Margin of SafetyDefined with Formula & Examples

Lisa Borga
Last Updated: January 7, 2022
Date Published: January 7, 2022

The margin of safety for a business is a way of measuring the profitability of a business.

It is obtained by taking the difference between a business’s revenue and its break-even point, which is the point at which a business’s total revenue and total costs are equal.

The Formula for Margin of Safety

The Margin of Safety can be calculated by subtracting the break-even point of a business from its total revenue.

The margin of Safety = Total Revenue – Break-Even Point

However, there are other ways of calculating the margin of safety.

It can be calculated as a percentage, as follows.

Margin of Safety = [(Revenue – Breakeven Point)/Revenue] * 100

It can also be expressed in terms of units, as shown:

(Total Revenue – Breakeven Point)/ Selling Price per Unit

margin of safety

Using Margin of Safety

The margin of safety is particularly useful for businesses in the two following areas.


When creating a budget, the margin of safety is the difference between a business’s expected sales and the point at which sales would no longer be profitable.

This allows a business to see how much its sales can decline before losing money.

This is particularly useful if the company is expecting a downturn in business.

If the company discovers it has a low margin of safety, it might want to consider cost-cutting measures.

Whereas, if it has a high margin of safety, it can feel a bit safer knowing that it can handle some variability in sales.


The margin of safety is a bit different in investing; instead of being the difference between total revenue and the break-even point, it is the difference between the intrinsic value of a stock and the current market price of the stock.

### Given instruction 1
List every formula the margin of safety article gives for calculating the margin of safety.
### Given instruction 2
According to the margin of safety article, what is the margin of safety in investing the difference between?
### Given instruction 3
Write the next part of the margin of safety article, starting after its final sentence.

### Provided information
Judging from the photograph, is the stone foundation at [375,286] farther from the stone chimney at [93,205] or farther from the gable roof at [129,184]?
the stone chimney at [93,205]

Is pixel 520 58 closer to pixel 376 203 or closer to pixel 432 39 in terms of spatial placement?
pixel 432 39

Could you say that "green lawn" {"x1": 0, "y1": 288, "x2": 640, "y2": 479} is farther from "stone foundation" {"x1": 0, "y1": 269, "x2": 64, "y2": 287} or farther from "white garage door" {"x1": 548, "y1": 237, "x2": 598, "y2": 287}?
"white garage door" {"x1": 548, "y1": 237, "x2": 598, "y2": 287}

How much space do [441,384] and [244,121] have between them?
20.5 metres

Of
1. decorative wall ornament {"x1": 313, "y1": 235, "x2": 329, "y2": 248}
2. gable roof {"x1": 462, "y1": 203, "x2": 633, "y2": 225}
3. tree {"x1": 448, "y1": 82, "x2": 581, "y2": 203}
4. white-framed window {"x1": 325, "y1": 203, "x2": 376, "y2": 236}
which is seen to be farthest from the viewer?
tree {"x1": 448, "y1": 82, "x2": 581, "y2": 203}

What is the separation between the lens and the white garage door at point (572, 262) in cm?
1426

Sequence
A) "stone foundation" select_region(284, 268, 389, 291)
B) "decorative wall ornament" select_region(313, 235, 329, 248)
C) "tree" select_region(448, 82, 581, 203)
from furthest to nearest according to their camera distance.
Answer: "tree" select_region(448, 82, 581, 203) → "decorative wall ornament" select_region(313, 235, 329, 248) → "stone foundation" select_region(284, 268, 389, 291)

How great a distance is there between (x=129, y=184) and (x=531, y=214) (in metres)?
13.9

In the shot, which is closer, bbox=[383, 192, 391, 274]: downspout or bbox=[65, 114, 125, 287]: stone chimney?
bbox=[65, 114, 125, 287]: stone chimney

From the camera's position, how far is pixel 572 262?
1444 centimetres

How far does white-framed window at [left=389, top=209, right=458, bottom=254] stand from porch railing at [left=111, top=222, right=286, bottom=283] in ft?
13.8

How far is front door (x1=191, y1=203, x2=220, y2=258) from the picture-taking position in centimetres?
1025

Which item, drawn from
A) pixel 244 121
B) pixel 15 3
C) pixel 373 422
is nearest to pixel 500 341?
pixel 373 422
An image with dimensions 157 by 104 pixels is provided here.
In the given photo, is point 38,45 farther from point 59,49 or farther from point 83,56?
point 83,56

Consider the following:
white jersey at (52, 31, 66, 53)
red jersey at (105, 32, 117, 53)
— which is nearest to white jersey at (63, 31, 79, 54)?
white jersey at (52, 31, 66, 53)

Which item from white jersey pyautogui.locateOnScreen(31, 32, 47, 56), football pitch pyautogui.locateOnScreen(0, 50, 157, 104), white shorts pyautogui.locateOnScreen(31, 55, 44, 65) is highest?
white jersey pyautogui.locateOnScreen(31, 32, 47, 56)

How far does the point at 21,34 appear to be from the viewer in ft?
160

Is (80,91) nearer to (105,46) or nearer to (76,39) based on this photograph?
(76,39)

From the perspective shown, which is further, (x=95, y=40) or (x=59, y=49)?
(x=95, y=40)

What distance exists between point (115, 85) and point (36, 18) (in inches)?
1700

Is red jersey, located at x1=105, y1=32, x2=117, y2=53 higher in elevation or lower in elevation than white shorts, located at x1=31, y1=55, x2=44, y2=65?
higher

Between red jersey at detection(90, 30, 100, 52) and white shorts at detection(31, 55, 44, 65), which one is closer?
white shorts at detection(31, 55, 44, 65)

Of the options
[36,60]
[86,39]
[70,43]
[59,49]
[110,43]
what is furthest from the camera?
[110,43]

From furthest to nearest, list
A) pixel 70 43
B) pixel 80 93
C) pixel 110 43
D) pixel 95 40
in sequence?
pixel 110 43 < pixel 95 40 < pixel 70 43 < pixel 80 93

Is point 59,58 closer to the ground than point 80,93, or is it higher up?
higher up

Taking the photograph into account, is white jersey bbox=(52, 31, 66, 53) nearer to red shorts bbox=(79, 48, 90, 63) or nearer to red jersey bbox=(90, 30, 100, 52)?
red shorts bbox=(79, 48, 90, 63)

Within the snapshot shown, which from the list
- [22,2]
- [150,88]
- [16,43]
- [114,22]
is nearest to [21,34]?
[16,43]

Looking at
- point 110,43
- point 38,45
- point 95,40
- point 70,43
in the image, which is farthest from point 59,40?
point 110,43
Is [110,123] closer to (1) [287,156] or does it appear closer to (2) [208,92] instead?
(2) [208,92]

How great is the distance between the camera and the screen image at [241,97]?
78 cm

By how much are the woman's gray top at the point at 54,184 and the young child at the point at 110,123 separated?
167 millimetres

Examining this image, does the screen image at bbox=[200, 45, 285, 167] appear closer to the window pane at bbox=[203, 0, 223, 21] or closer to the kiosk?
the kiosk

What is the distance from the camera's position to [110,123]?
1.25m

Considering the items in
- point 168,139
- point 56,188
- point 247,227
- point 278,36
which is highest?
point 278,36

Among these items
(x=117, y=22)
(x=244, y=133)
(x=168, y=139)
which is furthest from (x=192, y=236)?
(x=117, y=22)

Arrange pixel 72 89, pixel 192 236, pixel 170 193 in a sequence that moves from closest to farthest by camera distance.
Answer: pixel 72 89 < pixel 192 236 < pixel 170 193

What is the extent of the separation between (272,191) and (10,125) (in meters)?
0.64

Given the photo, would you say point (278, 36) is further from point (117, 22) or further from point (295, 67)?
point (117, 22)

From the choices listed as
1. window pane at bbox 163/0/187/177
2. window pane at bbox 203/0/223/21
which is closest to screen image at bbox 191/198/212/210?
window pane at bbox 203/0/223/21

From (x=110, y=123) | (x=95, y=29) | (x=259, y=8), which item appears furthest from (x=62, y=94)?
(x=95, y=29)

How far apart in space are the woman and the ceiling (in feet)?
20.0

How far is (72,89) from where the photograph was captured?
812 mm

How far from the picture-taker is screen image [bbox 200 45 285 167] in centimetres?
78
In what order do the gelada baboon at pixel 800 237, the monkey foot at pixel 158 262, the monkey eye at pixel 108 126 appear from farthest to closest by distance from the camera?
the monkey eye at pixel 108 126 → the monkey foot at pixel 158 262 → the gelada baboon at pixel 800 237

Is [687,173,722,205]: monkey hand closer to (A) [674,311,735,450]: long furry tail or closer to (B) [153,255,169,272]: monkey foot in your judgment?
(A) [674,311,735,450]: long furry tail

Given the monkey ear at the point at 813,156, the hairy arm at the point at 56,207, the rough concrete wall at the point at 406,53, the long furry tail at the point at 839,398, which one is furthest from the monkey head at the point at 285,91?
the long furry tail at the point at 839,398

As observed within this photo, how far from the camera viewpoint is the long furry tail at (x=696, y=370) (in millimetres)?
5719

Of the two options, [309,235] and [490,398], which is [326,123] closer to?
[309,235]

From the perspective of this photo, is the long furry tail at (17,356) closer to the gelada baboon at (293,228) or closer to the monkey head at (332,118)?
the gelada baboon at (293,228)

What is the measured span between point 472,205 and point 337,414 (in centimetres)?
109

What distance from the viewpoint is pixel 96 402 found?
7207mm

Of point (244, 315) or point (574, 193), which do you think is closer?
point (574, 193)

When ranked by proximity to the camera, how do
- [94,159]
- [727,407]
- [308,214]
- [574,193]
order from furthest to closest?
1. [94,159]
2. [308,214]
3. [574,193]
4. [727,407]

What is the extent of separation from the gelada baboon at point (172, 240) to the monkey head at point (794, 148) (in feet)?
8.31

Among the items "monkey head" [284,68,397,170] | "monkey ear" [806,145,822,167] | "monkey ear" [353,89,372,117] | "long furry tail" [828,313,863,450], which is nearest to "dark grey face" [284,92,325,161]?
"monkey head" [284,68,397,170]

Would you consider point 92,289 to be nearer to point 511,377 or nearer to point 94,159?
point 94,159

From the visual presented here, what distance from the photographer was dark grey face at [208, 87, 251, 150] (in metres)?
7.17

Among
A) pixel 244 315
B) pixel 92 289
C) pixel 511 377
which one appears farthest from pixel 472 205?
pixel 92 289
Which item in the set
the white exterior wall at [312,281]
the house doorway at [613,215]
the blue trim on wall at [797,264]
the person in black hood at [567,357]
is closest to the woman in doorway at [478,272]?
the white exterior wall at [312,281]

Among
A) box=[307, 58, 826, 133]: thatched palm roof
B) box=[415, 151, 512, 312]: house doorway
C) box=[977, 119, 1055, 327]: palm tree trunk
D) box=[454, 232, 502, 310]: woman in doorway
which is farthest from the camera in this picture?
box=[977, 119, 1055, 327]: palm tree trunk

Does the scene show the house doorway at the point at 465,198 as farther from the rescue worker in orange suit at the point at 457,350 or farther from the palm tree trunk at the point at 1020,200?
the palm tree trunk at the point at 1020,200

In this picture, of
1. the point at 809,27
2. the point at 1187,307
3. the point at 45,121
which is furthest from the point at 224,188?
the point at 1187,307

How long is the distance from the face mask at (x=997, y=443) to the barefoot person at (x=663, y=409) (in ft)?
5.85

### Final result 1
- Margin of Safety = Total Revenue – Break-Even Point
- Margin of Safety = [(Revenue – Breakeven Point)/Revenue] * 100
- (Total Revenue – Breakeven Point)/ Selling Price per Unit

### Final result 2
It is the difference between the intrinsic value of a stock and the current market price of the stock.

### Final result 3
The intrinsic value of an asset is its actual value, that is, the present value of the asset found by calculating the total discounted future income it’s expected to generate.

When using the margin of safety in investing, assumptions need to be made in order to calculate the value.

Therefore, an investor would only want to buy a security if its market price is significantly lower than its intrinsic value.

There is no definitive way to calculate the intrinsic value of a stock because investors use different methods of determining this value, and these methods may not be accurate.

In order to get a fair and objective value of a business, the security’s fair market value is necessary so that the investor can use the discounted cash flow analysis method.


A coffee shop wanted to buy a new espresso machine, but they decided to first calculate their margin of safety to ensure they could afford it.

To do this, they used their current sales revenue of $60,000 and their break-even point of $45,000.

They found their margin of safety was $15,000 or 25%.

$60,000 – $45,000 = $15,000


[($60,000 – $45,000)/$60,000] * 100 = 25%

This business needs to decide if they feel comfortable purchasing the new machine with this margin of safety.

If they are not comfortable buying the machine with the current margin of safety, they may want to consider trying to lower expenses before buying the machine.

margin of safety

What is Considered a Good Margin of Safety for Investing?

A good margin of safety for investing really depends on an individual investor’s preferences.

However, generally, a higher margin of safety will reduce your investment risk.

If an investor buys a stock below its intrinsic value, the potential for losses is usually lower.

So, using the margin of safety can help lower potential losses.

Is the Margin of Safety Useful?

A high margin of safety is considered good.

It tends to show that a business is performing well and can withstand a fair amount of sales volatility.

Whereas, if a business has a low margin of safety, it might not be able to withstand very much volatility in its sales.

It might need to improve its position by charging more for its products, increasing its sales, finding a more profitable product mix, or reducing its variable costs, thereby increasing its contribution margin.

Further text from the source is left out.